Equipamento baptista chega a território restrito
O dispositivo em causa, designado Messenger, é produzido pela organização baptista norte-americana In Touch Ministries, sediada em Atlanta. Com o tamanho aproximado de um telemóvel, o aparelho combina painel solar, lanterna e altifalante, permitindo a reprodução de passagens da Bíblia e palestras de um pastor dos Estados Unidos sem necessidade de ligação à rede eléctrica ou à internet.

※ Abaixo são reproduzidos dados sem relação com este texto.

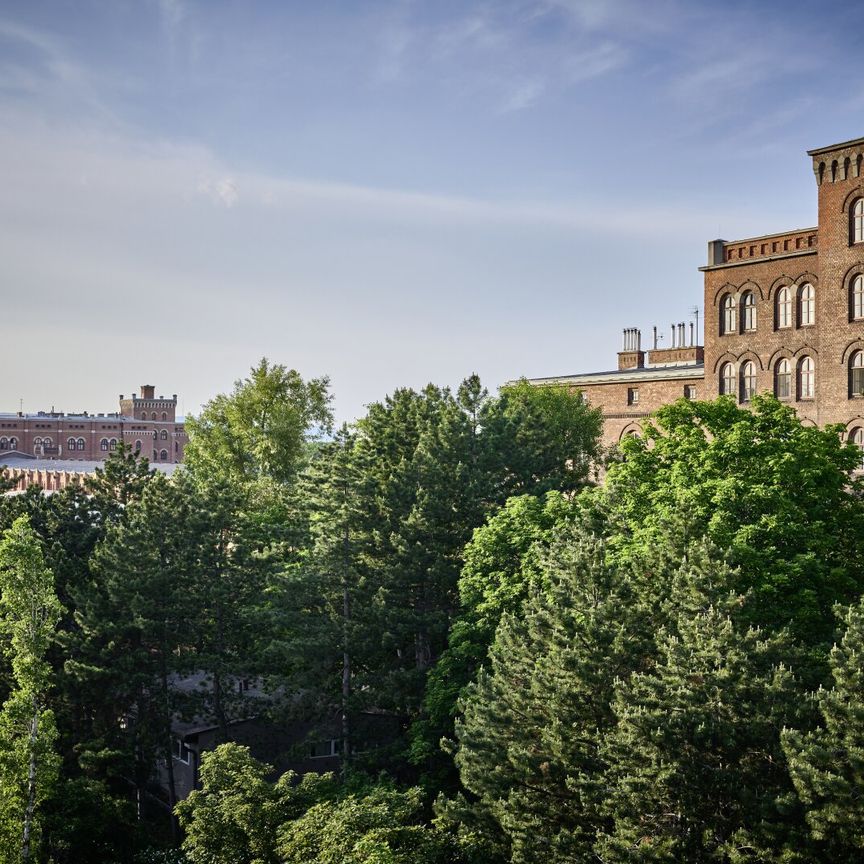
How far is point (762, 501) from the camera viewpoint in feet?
99.3

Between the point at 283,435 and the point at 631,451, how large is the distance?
117 feet

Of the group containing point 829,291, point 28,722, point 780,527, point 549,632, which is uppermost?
point 829,291

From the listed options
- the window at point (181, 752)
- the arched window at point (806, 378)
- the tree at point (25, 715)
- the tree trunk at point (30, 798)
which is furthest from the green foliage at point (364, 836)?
the arched window at point (806, 378)

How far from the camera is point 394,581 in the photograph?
39.0 meters

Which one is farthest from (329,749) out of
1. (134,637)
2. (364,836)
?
(364,836)

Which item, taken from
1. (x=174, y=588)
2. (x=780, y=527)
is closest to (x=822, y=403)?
(x=780, y=527)

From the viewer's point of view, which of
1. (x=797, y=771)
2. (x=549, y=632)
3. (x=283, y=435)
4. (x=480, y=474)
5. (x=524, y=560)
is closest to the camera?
(x=797, y=771)

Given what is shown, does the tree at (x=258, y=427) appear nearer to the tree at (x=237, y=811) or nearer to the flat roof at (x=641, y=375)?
the flat roof at (x=641, y=375)

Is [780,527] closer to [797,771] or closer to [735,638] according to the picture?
[735,638]

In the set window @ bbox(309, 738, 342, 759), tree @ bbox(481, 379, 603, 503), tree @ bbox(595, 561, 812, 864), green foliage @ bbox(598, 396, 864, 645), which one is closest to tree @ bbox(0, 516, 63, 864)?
window @ bbox(309, 738, 342, 759)

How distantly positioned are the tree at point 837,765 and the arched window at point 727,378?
29851mm

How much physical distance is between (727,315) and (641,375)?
1367 centimetres

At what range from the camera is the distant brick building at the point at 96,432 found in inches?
6294

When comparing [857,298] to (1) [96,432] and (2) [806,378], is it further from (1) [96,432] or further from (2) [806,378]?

Testemunhos recolhidos na comunidade indicam a presença de pelo menos sete unidades dentro da terra indígena, embora os investigadores tenham localizado apenas um exemplar, actualmente na posse da matriarca Korubo, Mayá. De acordo com Seth Grey, porta-voz da In Touch Ministries, cada unidade suporta audições colectivas de até 20 pessoas e tem «alta durabilidade». A mesma fonte confirmou a entrega de 48 dispositivos ao povo Wai Wai, igualmente na Amazónia, há quatro anos, mas salientou que a organização «não actua em locais onde a lei não permite», reconhecendo que o Messenger «não deveria estar no Vale do Javari». Grey atribuiu a distribuição ilegal a missionários de outras entidades.
Actividade missionária viola restrições impostas desde 1987
O proselitismo religioso no território Korubo está interdito desde 1987 por determinação da Fundação Nacional dos Povos Indígenas (FUNAI), medida que visa proteger comunidades sem contacto regular com o exterior de doenças e influências culturais. A região encontra-se ainda sujeita a normas de acesso controlado, fiscalizadas por equipas de protecção situadas na entrada da reserva.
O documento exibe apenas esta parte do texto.